Vasiyetinin veya adağının bulunması

17 Mayıs , 2019admin
Vasiyetinin veya adağının bulunması

Vasiyetinin veya adağının bulunması halinde ölen kimse için kurban kesilmesi gerekir ve kesilen kurbanın etinin tamamı fakirlere dağıtılır kesen kimseler yiyemez. Vasiyet yahut adak yoksa Şâfiî mezhebinde daha ağır basan görüş ölen kimse adına kurban kesilmesinin câiz olmadığı, Mâlikî mezhebinde ise mekruh olduğu yönündedir. Delil olarak da ibadetlerde esas olanın dinî bildirim olduğunu ve bu konuda Hz. Peygamber’den bir açıklama gelmemiş olmasını alırlar. Fakihlerin çoğunluğu ise hem Resûlullah’ın ümmeti için de kurban kestiğine dair rivayetlerden, hem geride kalanların yaptığı sâlih amellerin, özellikle de malî yönü bulunan sadaka ve hayrın sevabından ölenin yararlanacağına dair dileklerden yola çıkarak ölen kimse adına kurban kesilebileceğini ileri sürerler. Akîka kurbanı Hanefîler’e göre mubah (bazı rivayetlerde mendup), diğer üç fıkıh mezhebine göre sünnet, Zâhirîler’e göre vâciptir. Adak kurbanı ile kırân ve temettu haccı yapanların şükür kurbanı, hac ve umrenin ceza kurbanları da vâciptir.
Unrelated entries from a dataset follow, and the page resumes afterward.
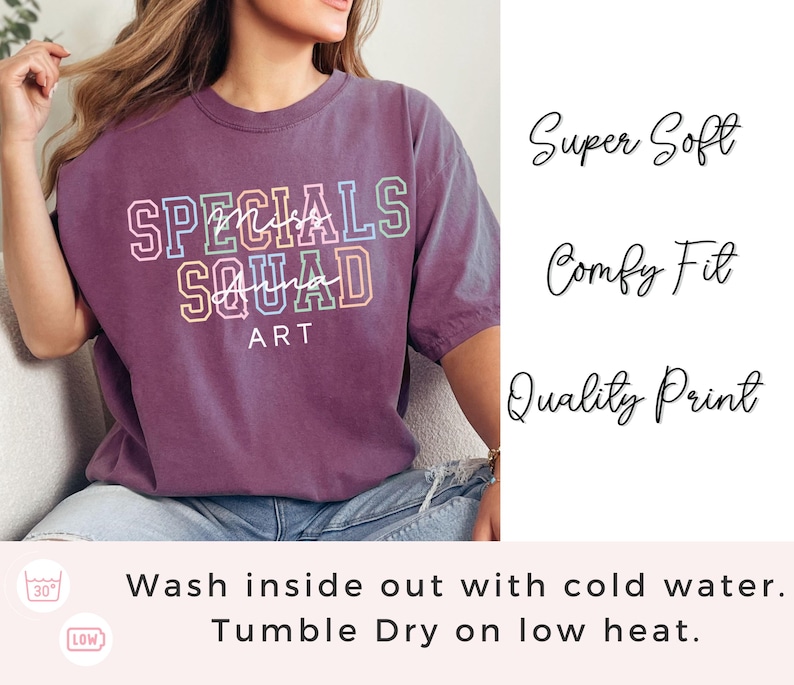May include: A purple t-shirt featuring the text "SPECIALS SQUAD ART" in a multi-coloured, layered design. The shirt also has the phrases "Super Soft", "Comfy Fit", and "Quality Print" printed on it. The shirt is being worn by a person.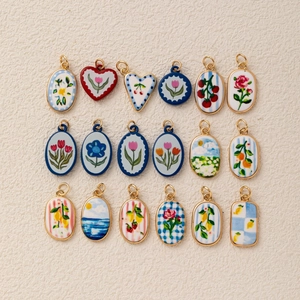 Set of 18 colorful enamel charms with floral and fruit motifs for DIY jewelry making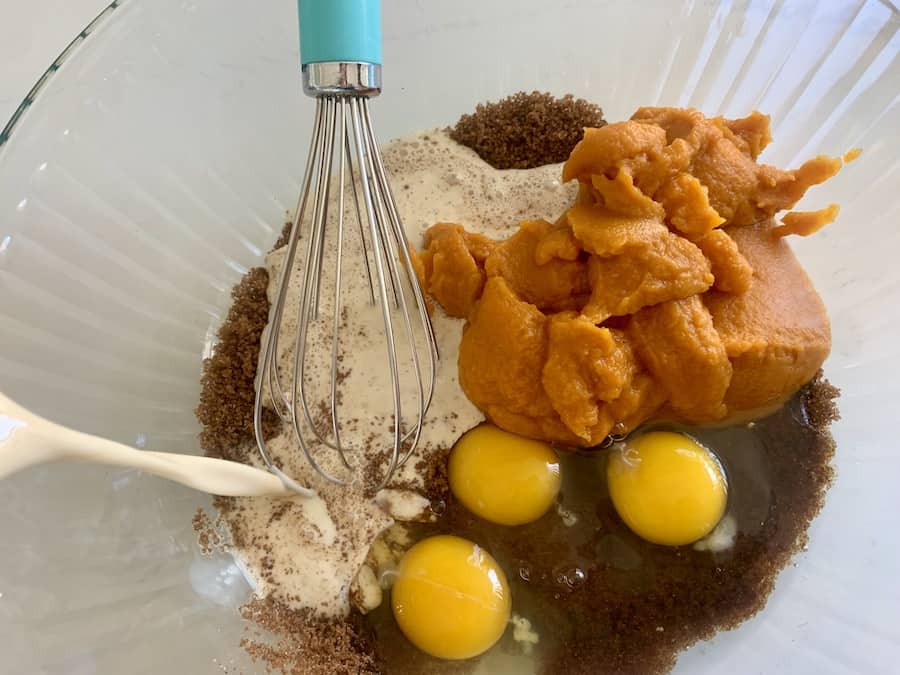 evaporated milk being poured into ingredients in a large glass mixing bowl, visible eggs, liquid, milk, pumpkin puree, brown sugar, and aqua whisk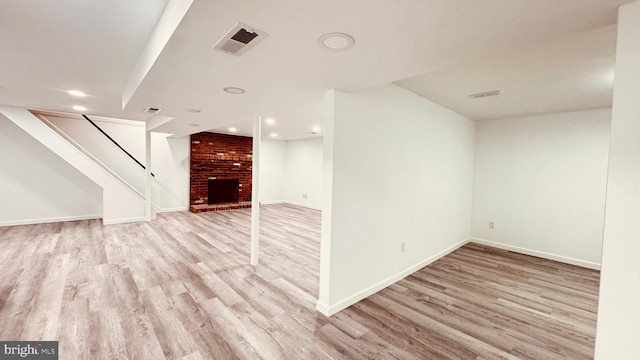 2323 Flag Marsh, Mount Airy, MD 21771 - unfurnished living room with wood finished floors, a brick fireplace, stairs, and recessed lighting
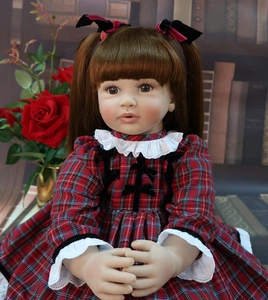 Close-up of 60cm reborn doll with brown pigtails in red plaid lace dress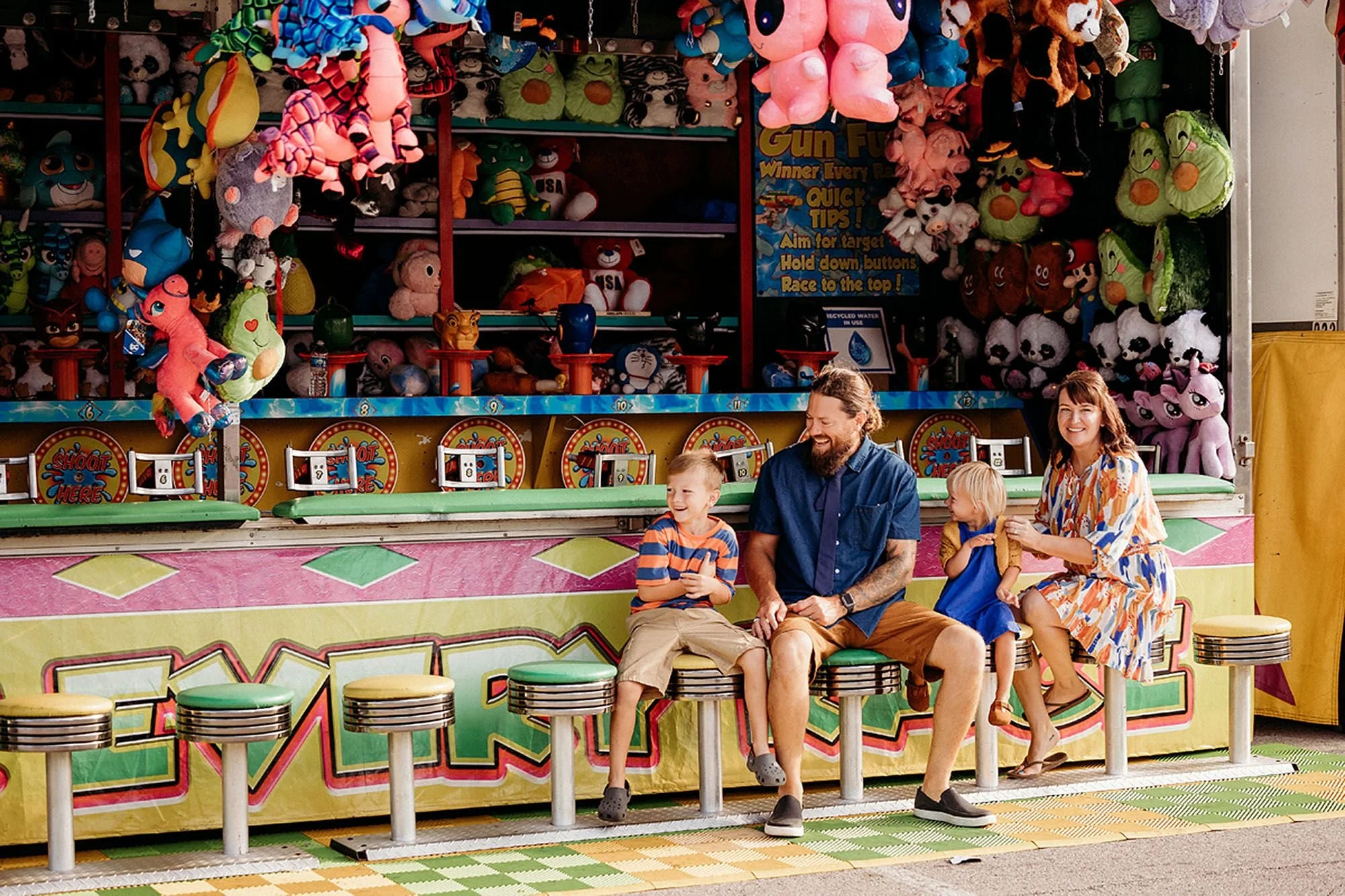 A family enjoys time together on a bench at a carnival, with bright lights and attractions in the background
Bir kimsenin kurban kesmekle yükümlü sayılması için aranan şartlara kurbanın vücûb şartları denilir. Kurban kesmenin sünnet olduğunu söyleyenlere göre ise bunlar sünnet oluşun kurallarıdır. Bir kimsenin kurban kesmekle sorumlu olabilmesi için müslüman, akıl bâliğ (ergen), mukim ve zengin olması şartları hepsi birlikte aranır. Hanefîler’den Ebû Hanîfe ve Ebû Yûsuf ile Mâlikî ve Hanbelî mezheplerine göre kurbanla yükümlü sayılmak için akıl ve bulûğ şart olmayıp gerekli malî güce sahip olan küçük çocuklar ve akıl hastaları adına kanunî temsilcileri tarafından kurban kesilmesi dinî hükmü konusundaki görüş ayrılığına bağlı olarak gereklidir veya sünnettir. Bu fakihler, kurbanın malî bir ibadet oluşunu ve başta fakirler olmak üzere üçüncü şahısların hakkının gözetilmesi hususunu ön planda tutmuşlardır. Hanefî fakihlerinden İmam Muhammed ve Züfer ile Şâfiîler’e göre kurban mükellefiyeti için akıl ve bulûğa ermiş olmak şarttır. Hanefî mezhebinde bu konuda fetva İmam Muhammed’in görüşüne göre verilmiş ve uygulamada bu görüş ağırlık kazanmıştır.